In cases where a researcher requests data to perform analysis, the BIP Data Management Committee will evaluate the request. The committee will determine if we have the data that is being requested, if another researcher is already working on the topic and what steps would need to be taken to protect individual identities to provide the data. If approved, the researcher will have to agree to the BIP Data Request Protocol (COMING SOON) which defines how individual identities should be protected and fair use of the data. This researcher will also be required to take and pass the online ethics class (Collaborative Institutional Training Initiative (CITI)) required by all our team members. Costs will also incur from preparation of the data. In most cases, it will be more feasible to fund BIP to do the analysis of interest instead of external researchers obtaining the data and conducting analysis themselves (example: a company that produces varroacides wants to better understand what products people are using).
- Roles and responsibilities
University of Tennessee, Appalachian State University, and Grand Valley University co-operators all have responsibility for the IT, data management of this project. This provides redundancy in case one co-operator needs to leave the project. The IT roles work closely with the University of Maryland and the Bee Informed Inc. non-profit to ensure the database serves the needs of the partnership. Anyone that creates an account through our online services, must agree to our EULA (end user license agreement) to use the site.

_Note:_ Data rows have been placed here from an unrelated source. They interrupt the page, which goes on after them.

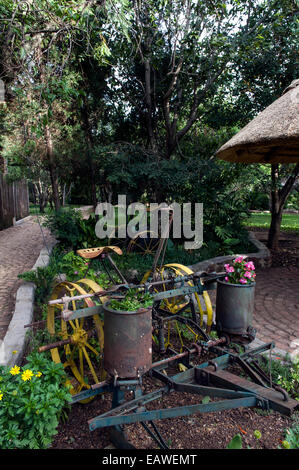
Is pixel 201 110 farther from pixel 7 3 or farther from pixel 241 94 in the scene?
pixel 7 3

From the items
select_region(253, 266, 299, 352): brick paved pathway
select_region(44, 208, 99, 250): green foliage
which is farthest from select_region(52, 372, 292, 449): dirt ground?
select_region(44, 208, 99, 250): green foliage

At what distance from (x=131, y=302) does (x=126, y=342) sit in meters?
0.25

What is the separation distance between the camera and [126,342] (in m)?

- Monitoring and reporting
Create, update, and delete actions by users are recorded via an audit system that stores the details of the change as a record in the database. The code behind the data interface is managed through GitHub, a software version control system, where each change in the code is tracked and associated with the programmer that changed it. Aggregate data available on the public site are updated within 24hrs as new entries are made. Google Analytics are in place for us to be able to determine reach from these outputs. Custom database queries will be run at reporting times if needed to describe the data generated, such as number of records, locations, participants, etc.